RETEX AVOCATS met à votre disposition une équipe d’avocats pluridisciplinaires Immobilier, Technique Contractuelle et Contentieux pour intervenir à vos côtés et défendre vos intérêts.

  • Malfaçons suite à des travaux ou réparations

Vous constatez des malfaçons suite à des travaux ou réparations effectués dans votre logement. Il faut savoir que la loi fait peser sur les constructeurs une présomption de responsabilité. Autrement dit, le maître d’ouvrage, c’est-à-dire vous-même, n’aura pas besoin de prouver la faute. Vous devrez seulement prouver l’existence d’un dommage imputable aux constructeurs.

  • Vice caché et conformité

Un défaut de conformité ou un vice caché peut apparaître après l’achat d’un bien ou d’un produit. Vous pouvez alors faire jouer des garanties et ce même si vous n’avez pas souscrit de contrat de garantie lors de la vente. Trois garanties sont potentiellement applicables si vous êtes un particulier et que vous achetez un bien à un professionnel dans un magasin ou un commerce. Toutes ne couvrent pas les mêmes risques et ne sont pas soumises aux mêmes conditions de mise en œuvre.

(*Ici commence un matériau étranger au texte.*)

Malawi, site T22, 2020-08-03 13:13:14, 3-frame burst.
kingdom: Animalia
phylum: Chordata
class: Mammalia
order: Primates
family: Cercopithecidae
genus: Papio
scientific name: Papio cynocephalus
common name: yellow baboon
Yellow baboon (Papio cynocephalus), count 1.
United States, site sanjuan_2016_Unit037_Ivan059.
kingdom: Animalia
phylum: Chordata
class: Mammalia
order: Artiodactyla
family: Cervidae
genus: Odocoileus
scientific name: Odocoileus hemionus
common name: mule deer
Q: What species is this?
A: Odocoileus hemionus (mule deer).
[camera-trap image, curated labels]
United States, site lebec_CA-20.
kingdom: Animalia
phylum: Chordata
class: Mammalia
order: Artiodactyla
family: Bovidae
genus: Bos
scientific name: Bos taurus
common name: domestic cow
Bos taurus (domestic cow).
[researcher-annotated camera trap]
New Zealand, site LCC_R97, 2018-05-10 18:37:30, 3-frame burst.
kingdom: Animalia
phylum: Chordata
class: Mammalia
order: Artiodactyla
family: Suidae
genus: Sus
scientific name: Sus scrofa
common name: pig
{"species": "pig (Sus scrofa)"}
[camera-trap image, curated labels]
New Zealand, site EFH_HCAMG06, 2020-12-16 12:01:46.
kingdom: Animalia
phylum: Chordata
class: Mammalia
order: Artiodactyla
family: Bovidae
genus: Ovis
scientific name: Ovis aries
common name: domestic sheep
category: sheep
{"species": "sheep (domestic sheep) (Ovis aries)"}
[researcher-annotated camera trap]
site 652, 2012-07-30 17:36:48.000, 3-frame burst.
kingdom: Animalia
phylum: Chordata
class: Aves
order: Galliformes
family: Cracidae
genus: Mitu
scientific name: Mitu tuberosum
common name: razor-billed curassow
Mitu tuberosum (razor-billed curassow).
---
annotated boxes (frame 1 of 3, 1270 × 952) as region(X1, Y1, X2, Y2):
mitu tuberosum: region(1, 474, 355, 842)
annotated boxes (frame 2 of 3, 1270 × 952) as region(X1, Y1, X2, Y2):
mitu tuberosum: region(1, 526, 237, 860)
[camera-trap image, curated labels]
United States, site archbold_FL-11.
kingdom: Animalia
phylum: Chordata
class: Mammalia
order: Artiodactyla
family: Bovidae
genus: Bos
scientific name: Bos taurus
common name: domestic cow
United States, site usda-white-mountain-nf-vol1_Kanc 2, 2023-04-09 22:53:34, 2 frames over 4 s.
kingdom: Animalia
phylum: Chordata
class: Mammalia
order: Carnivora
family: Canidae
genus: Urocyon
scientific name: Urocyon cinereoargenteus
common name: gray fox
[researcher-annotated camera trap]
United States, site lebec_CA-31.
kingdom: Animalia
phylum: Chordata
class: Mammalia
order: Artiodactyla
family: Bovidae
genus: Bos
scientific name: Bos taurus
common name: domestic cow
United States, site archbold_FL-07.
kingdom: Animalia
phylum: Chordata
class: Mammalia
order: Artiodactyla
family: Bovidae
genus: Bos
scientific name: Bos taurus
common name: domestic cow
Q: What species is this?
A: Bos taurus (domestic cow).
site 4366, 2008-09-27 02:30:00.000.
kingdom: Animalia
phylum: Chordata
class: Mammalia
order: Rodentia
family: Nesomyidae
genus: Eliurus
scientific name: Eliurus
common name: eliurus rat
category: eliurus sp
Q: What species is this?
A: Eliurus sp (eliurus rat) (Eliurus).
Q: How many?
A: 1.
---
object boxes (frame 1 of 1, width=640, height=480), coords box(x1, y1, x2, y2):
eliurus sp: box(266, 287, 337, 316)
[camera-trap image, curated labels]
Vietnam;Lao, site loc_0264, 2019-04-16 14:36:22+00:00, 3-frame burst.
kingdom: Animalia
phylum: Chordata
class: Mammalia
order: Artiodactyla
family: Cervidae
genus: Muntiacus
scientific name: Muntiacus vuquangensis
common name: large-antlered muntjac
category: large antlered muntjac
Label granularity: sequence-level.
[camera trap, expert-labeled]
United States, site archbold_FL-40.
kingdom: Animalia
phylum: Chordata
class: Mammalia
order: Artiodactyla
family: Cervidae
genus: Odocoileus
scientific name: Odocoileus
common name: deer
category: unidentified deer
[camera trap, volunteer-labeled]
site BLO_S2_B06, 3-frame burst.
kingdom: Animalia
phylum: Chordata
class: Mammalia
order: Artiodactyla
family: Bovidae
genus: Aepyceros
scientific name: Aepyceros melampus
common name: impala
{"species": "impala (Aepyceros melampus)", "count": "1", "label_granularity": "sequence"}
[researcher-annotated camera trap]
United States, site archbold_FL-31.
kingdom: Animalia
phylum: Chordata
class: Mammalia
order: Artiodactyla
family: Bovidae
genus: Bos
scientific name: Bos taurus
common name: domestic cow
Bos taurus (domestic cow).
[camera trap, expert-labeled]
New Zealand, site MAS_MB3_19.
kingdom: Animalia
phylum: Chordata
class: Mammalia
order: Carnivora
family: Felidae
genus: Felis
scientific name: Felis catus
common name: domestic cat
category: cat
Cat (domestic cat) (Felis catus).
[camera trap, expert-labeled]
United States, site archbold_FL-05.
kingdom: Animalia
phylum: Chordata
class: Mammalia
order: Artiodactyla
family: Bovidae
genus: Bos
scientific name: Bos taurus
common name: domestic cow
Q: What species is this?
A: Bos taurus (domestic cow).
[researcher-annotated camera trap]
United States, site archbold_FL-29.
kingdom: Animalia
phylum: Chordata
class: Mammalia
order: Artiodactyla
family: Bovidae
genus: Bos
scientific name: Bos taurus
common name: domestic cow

La garantie légale de conformité impose de livrer un bien conforme au contrat et de répondre des défauts de conformité existant pendant la délivrance du bien. La loi impose ainsi une garantie de conformité au vendeur. Cette garantie va s’appliquer lorsque le produit ne correspond pas à la description du vendeur ou n’a pas les qualités convenues avec ce dernier ou lorsque le produit est impropre à l’usage habituellement attendu pour ce type de bien, comme par exemple un appareil en panne ou qui doit être branché alors qu’il était présenté comme fonctionnant sans fil. Pour faire jouer la garantie de conformité, le défaut devait exister le jour de la prise de possession du produit, étant précisé que l’acheteur ne devait pas connaitre l’existence du défaut au moment de la vente. Un défaut détecté dans les 2 ans est présumé exister au jour de l’achat. En cas de litige, ce sera donc au professionnel de démontrer que le défaut n’existait pas au moment de la vente, et non pas au consommateur de prouver l’inverse. Vous pouvez soit demander la réparation du produit, soit son remplacement. Le commerçant ne peut vous demander aucun frais dans un cas comme dans l’autre.

La garantie des vices cachés s’applique lorsque certains défauts du produit ne sont pas apparents lors de son achat. Ils ne doivent pas apparaitre lors de l’achat, doivent être antérieurs à l’achat (et donc ne pas résulter de l’usure normale du produit par exemple) et doivent être suffisamment graves : le défaut doit soit rendre le produit impropre à l’usage auquel il est destiné, soit diminuer cet usage dans une mesure telle que l’acheteur n’aurait pas acheté le produit (ou ne l’aurait pas acheté à un tel prix) s’il avait connu le défaut. Les défauts mineurs ne sont donc pas concernés. Le consommateur dispose d’un délai de deux ans pour agir. Contrairement au cas du délai applicable à la garantie légale de conformité, le point de départ pour agir en justice est fixé au jour de la découverte du défaut et non au jour de l’achat. L’acheteur peut soit demander le remboursement du prix payé et rendre la marchandise, soit demander un remboursement partiel s’il souhaite garder le produit.

Aux deux garanties prévues par la loi peut s’ajouter une garantie supplémentaire prévue au sein du contrat. Cette garantie peut, selon les cas, être gratuite ou payante. Dans ce second cas, elle est bien souvent proposée par le commerçant avant la vente et vous êtes libre de la souscrire ou non, sachant que vous bénéficiez déjà de la garantie légale.